Sources
Most sources documenting Germanic paganism have presumably been lost. From Iceland there is substantial literature, namely the Nordic Sagas and the Eddas, but most of this was written long after Iceland's conversion to Christianity. Some information is found in the Nibelungenlied. The closest literary source may be Beowulf, which some scholars believe was composed as early as the eighth century, and therefore within living memory of Anglo-Saxon paganism. Limited information also exists in Tacitus' ethnographic work Germania.
Further material has been deduced from customs found in surviving rural folk traditions that have either been mildly superficially Christianized or lightly modified, including surviving laws and legislature (Althing, Anglo-Saxon law, the Grágás), calendar dates, customary folktales and traditional symbolism found in folk art.
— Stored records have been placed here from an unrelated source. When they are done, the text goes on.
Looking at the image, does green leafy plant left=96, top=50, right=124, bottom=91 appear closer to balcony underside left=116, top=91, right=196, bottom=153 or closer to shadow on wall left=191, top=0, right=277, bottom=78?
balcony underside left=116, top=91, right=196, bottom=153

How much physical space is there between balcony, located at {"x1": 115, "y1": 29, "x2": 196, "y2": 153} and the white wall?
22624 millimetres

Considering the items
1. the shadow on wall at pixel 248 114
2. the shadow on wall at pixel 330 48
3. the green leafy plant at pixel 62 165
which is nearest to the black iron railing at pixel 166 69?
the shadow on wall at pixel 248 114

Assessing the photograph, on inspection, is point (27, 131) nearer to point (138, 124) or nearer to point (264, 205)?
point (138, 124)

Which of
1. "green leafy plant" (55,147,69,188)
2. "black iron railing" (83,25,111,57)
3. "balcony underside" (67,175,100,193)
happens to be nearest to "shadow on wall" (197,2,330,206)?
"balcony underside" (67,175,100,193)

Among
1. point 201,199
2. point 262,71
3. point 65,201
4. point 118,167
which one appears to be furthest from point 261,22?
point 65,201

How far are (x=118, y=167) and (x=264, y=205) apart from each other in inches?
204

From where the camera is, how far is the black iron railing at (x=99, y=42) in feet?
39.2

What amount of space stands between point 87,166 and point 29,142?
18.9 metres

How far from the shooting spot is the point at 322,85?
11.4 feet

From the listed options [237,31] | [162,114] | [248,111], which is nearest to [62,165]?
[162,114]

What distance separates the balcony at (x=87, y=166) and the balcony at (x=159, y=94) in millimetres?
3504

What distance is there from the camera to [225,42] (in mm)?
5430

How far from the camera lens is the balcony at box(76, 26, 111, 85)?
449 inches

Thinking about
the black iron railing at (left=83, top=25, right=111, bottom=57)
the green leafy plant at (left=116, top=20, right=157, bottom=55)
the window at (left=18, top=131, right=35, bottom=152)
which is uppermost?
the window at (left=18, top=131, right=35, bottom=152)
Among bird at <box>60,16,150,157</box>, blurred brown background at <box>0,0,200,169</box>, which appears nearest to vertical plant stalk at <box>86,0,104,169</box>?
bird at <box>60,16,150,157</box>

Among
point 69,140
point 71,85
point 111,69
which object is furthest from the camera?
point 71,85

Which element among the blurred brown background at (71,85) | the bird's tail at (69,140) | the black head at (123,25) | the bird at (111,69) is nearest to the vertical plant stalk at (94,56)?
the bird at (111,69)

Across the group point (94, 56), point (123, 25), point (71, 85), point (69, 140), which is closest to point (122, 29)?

A great deal of information has been unearthed by recent archaeology, including the Anglo-Saxon Sutton Hoo royal funerary site in East Anglia and the royal temple at Gefren/Yeavering in Northumberland. The traditional ballads of the Northumbrian/Scottish borders, and their European counterparts, have also preserved many aspects of Germanic belief. As York Powell wrote, "The very scheme on which the ballads and lays are alike built, the hapless innocent death of a hero or heroine, is as heathen as the plot of any Athenian tragedy can be."
Although perhaps singularly most responsible for the destruction of pagan sites, including massacres, such as the Massacre of Verden and the subsequent dismantling of ancient tribal ruling systems, the Frankish emperor Charlemagne of The Holy Roman Empire is said to have acquired a substantial collection of Germanic songs, which was deliberately destroyed after his death by his successor, Louis the Pious.